Text segment =>
■ ■ ■ ■ ■ ■ ■

- Associated Press - Wednesday, September 27, 2017

BATON ROUGE, La. (AP) - Locked in a dispute over their state contract, leaders of the safety-net hospital operator in north Louisiana have lodged new allegations in their disagreement with state officials, accusing Gov. John Bel Edwards’ administration of discrimination in their payment formula.

Officials with BRF, the company managing the state-owned hospitals in Shreveport and Monroe as University Health System, are accusing the Edwards administration of giving better terms to the hospital operator in New Orleans.

“North Louisiana hospitals get only 32 cents per patient for every dollar received by New Orleans. We will fight for a funding model that treats the citizens of north Louisiana fairly, and provides for adequate health care for those who need it most,” Malcolm Murchison, BRF chairman, said in a statement.

BRF is seeking to hang onto its deal with the state, amid breach-of-contract accusations from the Edwards administration and LSU, whose doctors and medical students work and train at the safety-net facilities.

Edwards’ lead negotiator with the safety-net hospital operators, Commissioner of Administration Jay Dardenne, said BRF’s discrimination allegations are “false claims.” He described them as a “public relations offensive” that appeared after the company was accused of not meeting the terms of its agreement and refused to sign a reworked deal.

“I guess (they’re) trying to justify the shortcomings they’re having. But this argument about discrimination and this whole barrage of information that they have fired off in the past month or so is brand new,” Dardenne said.

■ ■ ■ ■ ■ ■ ■

Given information =>

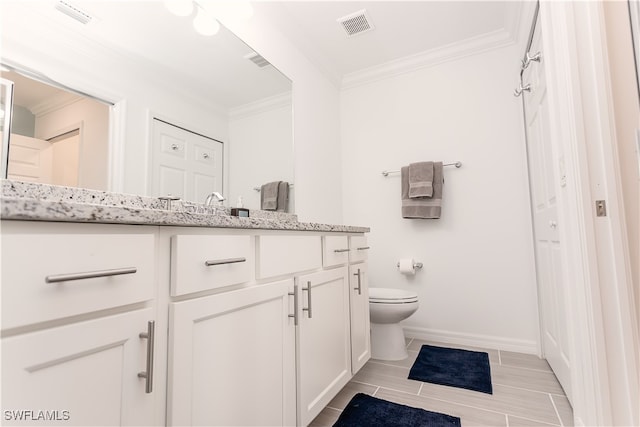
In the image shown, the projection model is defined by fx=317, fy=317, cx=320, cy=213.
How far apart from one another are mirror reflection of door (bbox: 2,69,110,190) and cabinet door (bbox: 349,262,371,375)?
3.97 ft

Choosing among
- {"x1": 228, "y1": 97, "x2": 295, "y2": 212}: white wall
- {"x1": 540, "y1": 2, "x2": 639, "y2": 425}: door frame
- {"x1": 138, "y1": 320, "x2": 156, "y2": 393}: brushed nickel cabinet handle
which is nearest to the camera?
{"x1": 138, "y1": 320, "x2": 156, "y2": 393}: brushed nickel cabinet handle

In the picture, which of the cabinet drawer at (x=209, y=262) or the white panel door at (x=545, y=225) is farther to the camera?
the white panel door at (x=545, y=225)

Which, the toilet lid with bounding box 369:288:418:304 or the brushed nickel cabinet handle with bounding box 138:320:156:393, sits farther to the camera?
the toilet lid with bounding box 369:288:418:304

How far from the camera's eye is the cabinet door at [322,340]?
3.85 feet

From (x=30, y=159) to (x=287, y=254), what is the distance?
0.87 metres

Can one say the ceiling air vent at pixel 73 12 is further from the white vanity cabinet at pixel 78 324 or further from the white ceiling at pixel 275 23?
the white vanity cabinet at pixel 78 324

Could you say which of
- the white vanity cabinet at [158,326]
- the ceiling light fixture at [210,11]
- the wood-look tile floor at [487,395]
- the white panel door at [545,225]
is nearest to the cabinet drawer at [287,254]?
the white vanity cabinet at [158,326]

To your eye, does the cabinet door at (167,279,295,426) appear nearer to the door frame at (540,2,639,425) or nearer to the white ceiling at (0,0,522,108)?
the door frame at (540,2,639,425)

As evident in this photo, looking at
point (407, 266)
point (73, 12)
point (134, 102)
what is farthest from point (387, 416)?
point (73, 12)

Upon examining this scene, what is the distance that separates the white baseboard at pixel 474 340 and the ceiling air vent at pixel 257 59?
219 cm

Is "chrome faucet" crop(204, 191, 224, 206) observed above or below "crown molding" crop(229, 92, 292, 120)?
below

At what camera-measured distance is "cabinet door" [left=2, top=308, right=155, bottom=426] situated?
47 centimetres

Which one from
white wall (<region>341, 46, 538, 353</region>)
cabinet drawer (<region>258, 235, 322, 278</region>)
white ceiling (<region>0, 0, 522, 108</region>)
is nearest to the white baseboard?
white wall (<region>341, 46, 538, 353</region>)

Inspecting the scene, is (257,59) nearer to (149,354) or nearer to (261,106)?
(261,106)
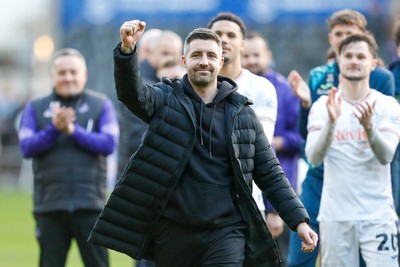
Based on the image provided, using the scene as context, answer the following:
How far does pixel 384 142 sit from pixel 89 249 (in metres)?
3.01

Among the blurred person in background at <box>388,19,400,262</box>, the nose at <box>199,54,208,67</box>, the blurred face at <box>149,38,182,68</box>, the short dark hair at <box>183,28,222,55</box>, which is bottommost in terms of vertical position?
the blurred person in background at <box>388,19,400,262</box>

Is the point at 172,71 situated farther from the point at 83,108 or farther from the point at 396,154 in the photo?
the point at 396,154

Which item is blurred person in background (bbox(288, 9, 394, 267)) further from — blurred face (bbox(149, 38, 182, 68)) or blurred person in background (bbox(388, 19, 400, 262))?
blurred face (bbox(149, 38, 182, 68))

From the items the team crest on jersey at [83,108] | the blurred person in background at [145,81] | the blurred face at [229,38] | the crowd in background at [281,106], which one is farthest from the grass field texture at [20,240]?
the blurred face at [229,38]

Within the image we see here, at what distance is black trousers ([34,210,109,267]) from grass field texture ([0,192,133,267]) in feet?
14.4

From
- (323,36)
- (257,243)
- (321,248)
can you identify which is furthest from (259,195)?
(323,36)

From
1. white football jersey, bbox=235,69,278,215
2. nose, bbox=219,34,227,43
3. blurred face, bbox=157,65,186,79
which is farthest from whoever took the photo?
blurred face, bbox=157,65,186,79

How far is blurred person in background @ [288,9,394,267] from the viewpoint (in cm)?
968

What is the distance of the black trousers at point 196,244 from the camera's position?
305 inches

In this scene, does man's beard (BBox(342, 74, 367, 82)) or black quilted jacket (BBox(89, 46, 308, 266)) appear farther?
man's beard (BBox(342, 74, 367, 82))

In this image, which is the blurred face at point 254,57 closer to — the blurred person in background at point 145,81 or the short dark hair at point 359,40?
the blurred person in background at point 145,81

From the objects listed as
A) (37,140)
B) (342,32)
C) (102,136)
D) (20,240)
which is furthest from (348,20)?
(20,240)

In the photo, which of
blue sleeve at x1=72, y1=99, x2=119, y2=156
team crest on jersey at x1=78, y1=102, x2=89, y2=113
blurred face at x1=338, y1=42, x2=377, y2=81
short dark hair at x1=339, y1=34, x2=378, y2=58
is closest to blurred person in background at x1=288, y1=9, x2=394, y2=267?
short dark hair at x1=339, y1=34, x2=378, y2=58

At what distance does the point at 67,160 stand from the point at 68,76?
30.7 inches
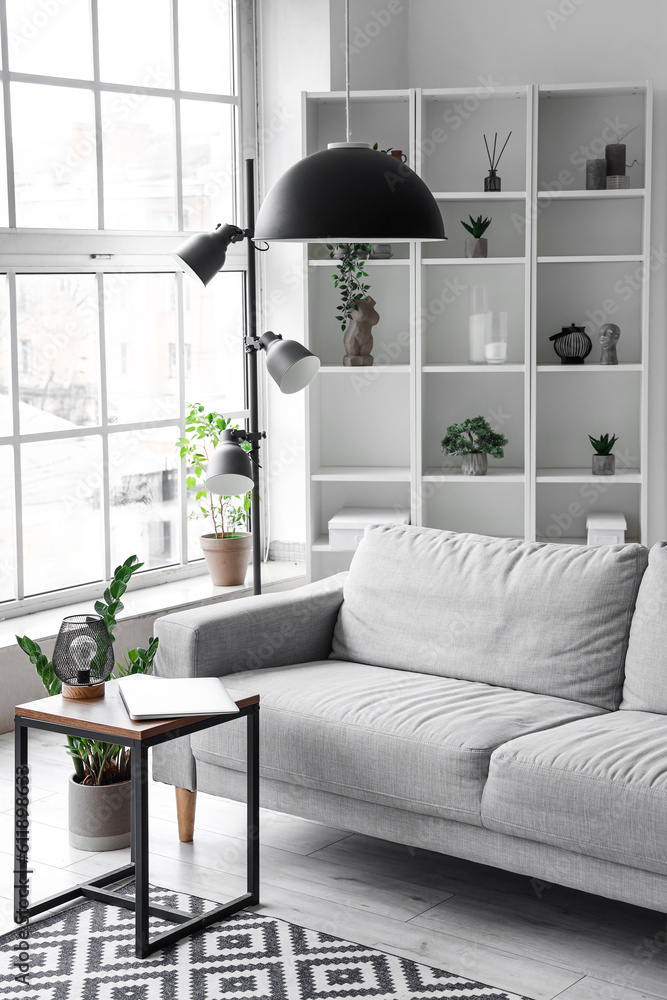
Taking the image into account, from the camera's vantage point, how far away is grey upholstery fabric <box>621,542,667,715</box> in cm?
300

■ ■ ■ ■ ■ ■ ■

Problems and tasks =>
[1] In the news story about the north Louisiana hospital contract dispute, who is the chairman of BRF?
[2] Continue the news story about the north Louisiana hospital contract dispute from the point where it stops.
You can ignore the entries.

Answers per task =>
[1] Malcolm Murchison

[2]
LSU wouldn’t comment on the BRF accusations, saying the divvying of dollars among the safety-net hospitals and clinics is a state issue.

The north Louisiana hospital operator has placed documents on its website it says shows the disparities between how the Shreveport and Monroe facilities are treated compared to the medical center in New Orleans. The unfairness allegations also were a focus during BRF’s annual meeting this month.

“It’s wrong. It’s discriminatory. It threatens our existence,” Steve Skrivanos, chairman of University Health, said in a video of the meeting posted on Facebook.

Dardenne said BRF’s calculations of patient days and cost per patient are skewed.

He said the Louisiana Children’s Medical Center, which operates the New Orleans safety-net hospital and clinics, has medical students and graduate medical education programs across multiple hospitals in the region, not just at the state-owned facility. But Dardenne said BRF officials aren’t taking that into account for their comparisons.

“They’re not including the entirety of the operation,” he said.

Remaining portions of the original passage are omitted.